Uma idéia torpe a de que socialismo e democracia podem coexistir ou caminhar na mesma direção; mais torpe ainda a de que a soberania popular pode ser alcançada através de um organismo supranacional, que nada mais é do que um meio de exercer a concentração do poder e, portanto, ir contra a maior benesse trazida pela democracia, dissolvendo os direitos individuais em coletivos. A soberania nada mais é do que a expressão de uma liberdade individual, porém numa escala em que uma nação ao invés de um indivíduo é a unidade fundamental.

Com o apoio popular, líderes tradicionalmente esquerdistas e radicais, ao reformular discursos de forma a vestirem um traje que lhes garanta um estereótipo centrista, foram aos poucos abocanhando o poder na América Latina e, com isso, colocando em prática seu plano de implantar o socialismo nesta parte do continente.
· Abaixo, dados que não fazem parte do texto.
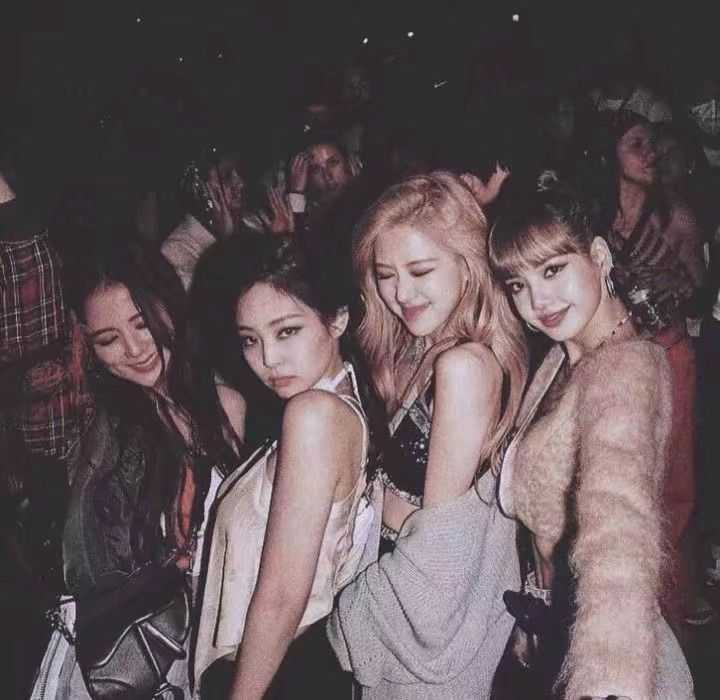 blackpink科切拉照片,blackpink科切拉合照 有没有blackpink的合照,好看的那种!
Uma mudança que está em curso, mas que poucos percebem. Uma revolução paulatina que, por isso, tem demonstrado maior eficácia. Observe-se que um movimento armado é algo brusco e sua percepção não tem como ser negada; surgem, portanto, contra ele movimentos reacionários. Ao passo que uma mudança lenta muitas vezes é imperceptível e, por ser implementada pouco a pouco, acaba sendo aceita com normalidade e sem provocar nenhuma reação contrária.

Cabe a cada um dar-se conta das mudanças que ocorrem ao seu tempo para que assim, a seu critério, tome as medidas que julgar pertinentes. Somente dessa forma cada qual estará exercendo seu papel na história, não com a mera passividade de um espectador, mas como um agente ativo no processo de construção da sociedade.